From hype to hesitation
Launched by President Xi Jinping in 2013, the BRI was marketed as a transformative initiative aimed at building infrastructure — highways, railways, energy pipelines, and deep-water ports — that would enhance global connectivity. At its height, it represented Beijing’s signature foreign policy tool and a symbol of its rising influence.
Cumulative Chinese engagement under the BRI has reached $1.3 trillion since 2013, with $775 billion in construction contracts and $533 billion in direct investment, according to data from the Green Finance and Development Center at Fudan University. Around 150 countries, accounting for roughly 40% of global GDP, signed on through formal agreements with China.

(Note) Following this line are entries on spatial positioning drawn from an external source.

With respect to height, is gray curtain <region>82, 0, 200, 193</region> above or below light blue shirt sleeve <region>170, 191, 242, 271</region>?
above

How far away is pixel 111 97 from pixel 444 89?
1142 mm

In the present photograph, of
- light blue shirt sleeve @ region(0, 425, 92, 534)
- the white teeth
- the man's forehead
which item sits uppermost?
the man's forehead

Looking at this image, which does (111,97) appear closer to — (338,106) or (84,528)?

Yet the early momentum has faded. Critics argue that Beijing lured developing nations with promises of rapid development, only to saddle them with unsustainable debt and governance risks. Reports of corruption, inequality and environmental damage further tarnished the initiative’s image.
A shift in China’s strategy
Analysts say China has learned from these setbacks. Ilaria Mazzocco of the Center for Strategic and International Studies notes that Beijing has begun favoring “small but beautiful projects” over large, risky ventures.
“The BRI was characterized by very high-risk projects in countries with governance issues, which created debt and political problems for Beijing,” she said. In response, China has moved toward less risky investments in more stable markets, where Chinese companies can secure longer-term returns.
This evolution reflects Beijing’s more pragmatic stance: fewer prestige projects, more focus on sustainable outcomes.
Cracks in membership
Disenchantment with the initiative has become evident. Italy, the only G7 country to sign a BRI memorandum, withdrew in 2023 after finding limited trade benefits. Panama followed in 2025, bowing to U.S. pressure over concerns about Chinese influence around the Panama Canal.
China condemned Washington for “smear and sabotage,” while U.S. officials hailed Panama’s move as a geopolitical win. These high-profile exits underscore how strategic tensions have reshaped the program’s trajectory.
Successes and setbacks
Not all outcomes have been negative. Railways and roads built under the BRI, particularly in Southeast Asia, have improved trade and mobility. The China-Laos railway, launched in 2021, is credited with boosting cross-border commerce and tourism, and is slated to extend to Thailand and Singapore.
But other ventures highlight the pitfalls. Ecuador’s Coca Codo Sinclair hydroelectric dam, built by China’s Sinohydro, has faced allegations of corruption, environmental harm, and poor construction quality.
This duality — transformative local projects alongside troubled megaprojects — has defined the initiative’s mixed legacy.
Looking ahead
While the West often characterizes the BRI as “debt trap diplomacy,” many developing countries still view it as a lifeline amid scarce alternatives. As Mark A. Green, former U.S. ambassador and president emeritus of the Wilson Center, put it: “The best way to defeat BRI is to beat it — by offering developing countries genuine support for their national goals and aspirations.”
Twelve years on, the BRI is no longer the global juggernaut it once seemed. Instead, it has become a more cautious, scaled-down effort — one that still exerts influence, but in a quieter, more calculated manner.